Supervivencia

Aleppo, Syria

Se situó a cubierto tras una pila de escombros. Ojo avizor, se puso a inspeccionar el panorama que se extendía ante él. El fulgor de las explosiones a lo lejos se reflejaba en sus pupilas. Como el halcón que se dedica a estudiar el terreno mientras espera pacientemente a que las circunstancias le sean favorables para poder abalanzarse en picado sobre su presa, él tenía un único objetivo en mente, no darle al otro opción de que volviera las tornas.

Necesitaba concentrarse para no entrar en pánico. Había diseñado un método a tal efecto. Debía controlar su respiración contando los segundos que transcurrían entre que inspiraba y espiraba. Sólo así lograría erigir un dique mental para contener el piélago de impresiones inconexas que amenazaba con encharcar su cerebro y usurpar su poder de decisión, que ya a esas alturas se reducía a activar o no el músculo que le fuera a llevar a apretar el gatillo.

Hacía rato que no oía el latido de su corazón. Todo indicaba que se le había gangrenado.
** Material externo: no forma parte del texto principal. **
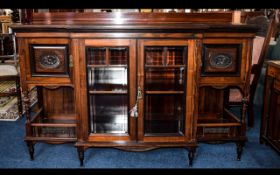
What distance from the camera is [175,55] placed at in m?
1.87

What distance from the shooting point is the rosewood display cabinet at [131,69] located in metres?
1.80

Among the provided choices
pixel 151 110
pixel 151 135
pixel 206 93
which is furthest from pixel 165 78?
pixel 206 93

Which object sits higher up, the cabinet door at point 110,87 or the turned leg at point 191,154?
the cabinet door at point 110,87

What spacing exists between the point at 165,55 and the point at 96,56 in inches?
16.5

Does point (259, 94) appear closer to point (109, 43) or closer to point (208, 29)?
point (208, 29)

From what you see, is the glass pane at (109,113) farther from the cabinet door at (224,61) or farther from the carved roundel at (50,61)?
the cabinet door at (224,61)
Ya sólo seguía con vida para poder representarse su muerte, de todas las maneras posibles, una y otra vez. Se había convertido en el divertimento macabro del sádico que opera en las sombras, cuya ardorosa mirada sentía clavada sobre él, carbonizándole la piel, fosilizándolo paulatinamente.

De pronto, se empezó a escuchar el zumbido de los aviones de guerra. Tragó saliva. El final se acercaba a pasos agigantados. Apenas unos segundos más tarde, el fragor había alcanzado unos niveles que le impedían pensar. Atronador, enloquecedor, como aquella guerra, que dejaría tras de sí un silencio árido, de los que no se dejan atribuir significado, como un corazón que late por inercia.

Sonrió, de forma casi instintiva. El que lo viera, lo que pensaría. Pero aquel juego no se regía por las leyes de la razón.

De repente, a poca distancia de donde él se encontraba, cayó una bomba que derrumbó un edificio. La tierra se estremeció. El dique que había construido en su cabeza estalló en mil pedazos. De súbito, ya no distinguía salvo cuerpos desmembrados. Debía salir de allí, como fuera. Se levantó y, sin dejar de asir su rifle con fuerza, comenzó a correr como alma que lleva el diablo. El olor a sangre y napalm que flotaba en el ambiente le obturaba las vías respiratorias. Sentía que se quedaba sin resuello a cada zancada que daba, pero no podía darse por vencido, porque sabía que, en cuanto se parara, se convertiría en parte del decorado.

No tardó en alcanzar el lugar donde había sido arrojada la bomba. Sobre una colina, había un grupo de gente con cámaras de fotos. Uno se dio la vuelta y, al verle, lo encañonó con el objetivo de su cámara. Aquel periodista se hallaba a una pulsación de inmortalizarle, de encapsularle en la imagen que pudiera convertirse en la cara reconocible de la guerra.

Un niño manchado de sangre y cubierto de polvo.

Él lo apuntó con el rifle y apretó el gatillo.

 

Escrito por Ahmad Khader Abu Esmail.